• WHAT YOU HAVE TO DO
Nothing but the pictures is dropped; write out all the remaining data below exactly.

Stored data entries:
__________________________________________________

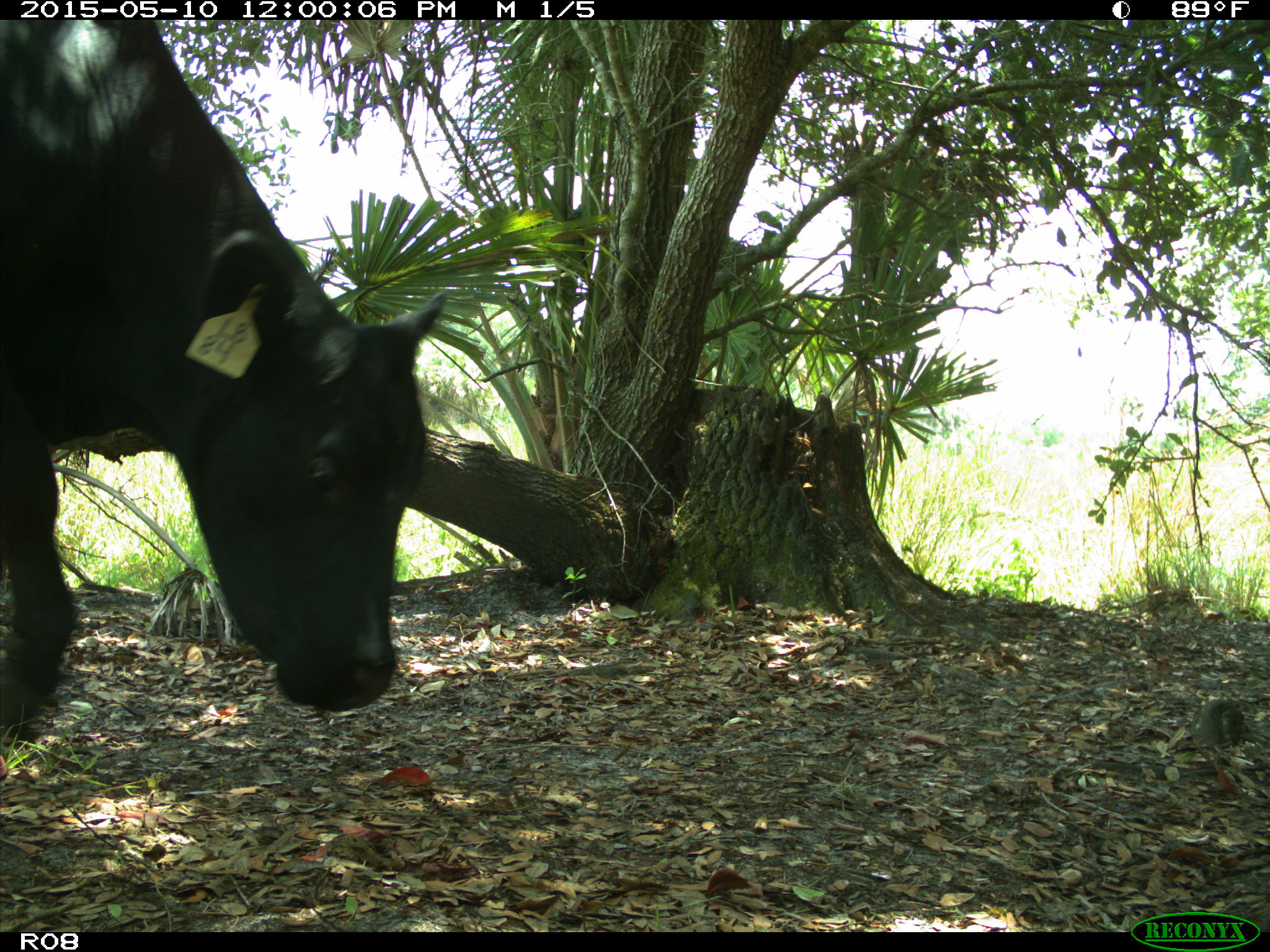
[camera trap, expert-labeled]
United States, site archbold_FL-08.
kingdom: Animalia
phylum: Chordata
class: Mammalia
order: Artiodactyla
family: Bovidae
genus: Bos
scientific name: Bos taurus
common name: domestic cow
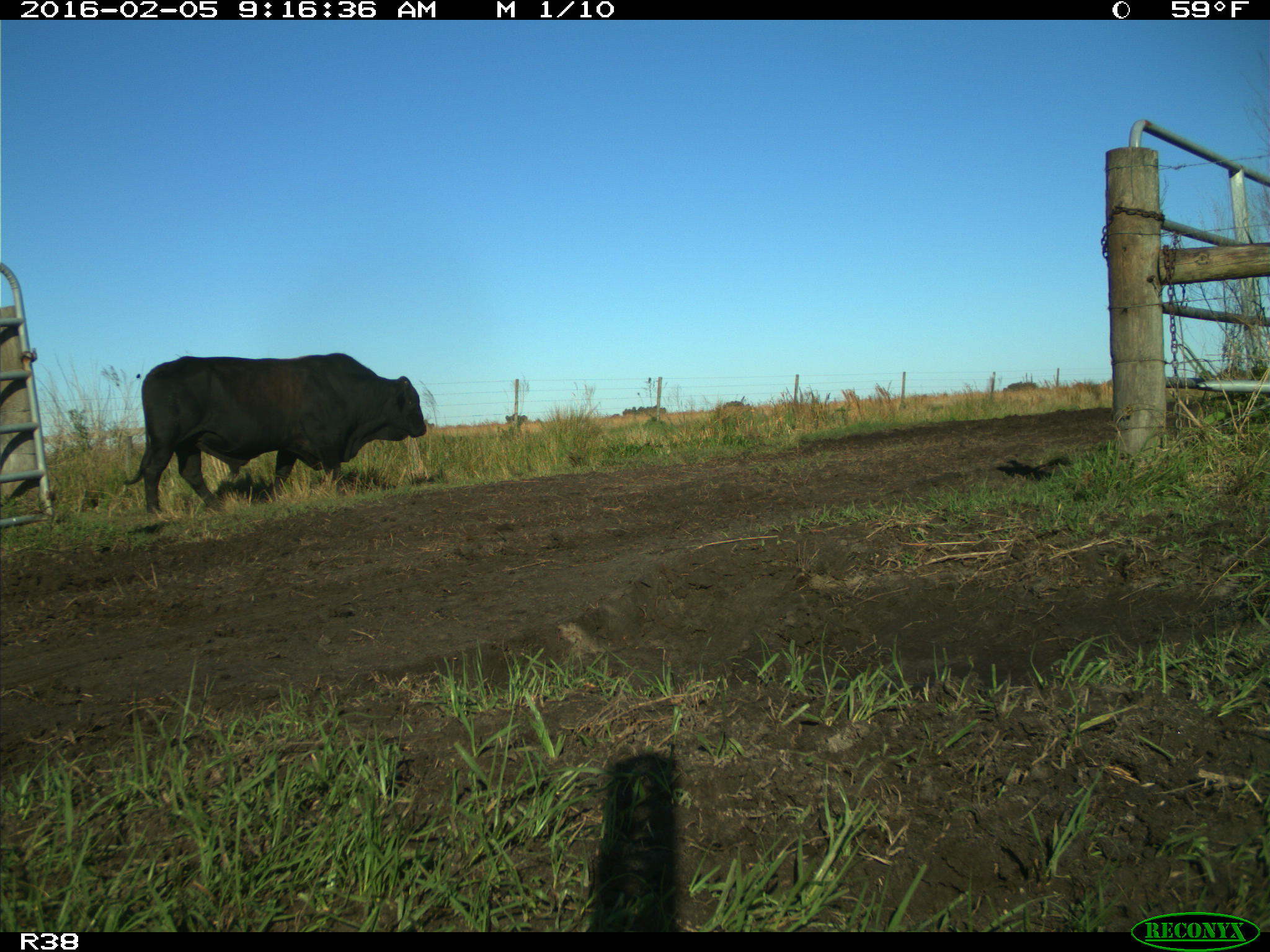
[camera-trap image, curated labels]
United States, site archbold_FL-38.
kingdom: Animalia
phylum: Chordata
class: Mammalia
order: Artiodactyla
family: Bovidae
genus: Bos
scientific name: Bos taurus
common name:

__________________________________________________

• COMPLETED TASK
[camera trap, expert-labeled]
United States, site archbold_FL-08.
kingdom: Animalia
phylum: Chordata
class: Mammalia
order: Artiodactyla
family: Bovidae
genus: Bos
scientific name: Bos taurus
common name: domestic cow
[camera-trap image, curated labels]
United States, site archbold_FL-38.
kingdom: Animalia
phylum: Chordata
class: Mammalia
order: Artiodactyla
family: Bovidae
genus: Bos
scientific name: Bos taurus
common name:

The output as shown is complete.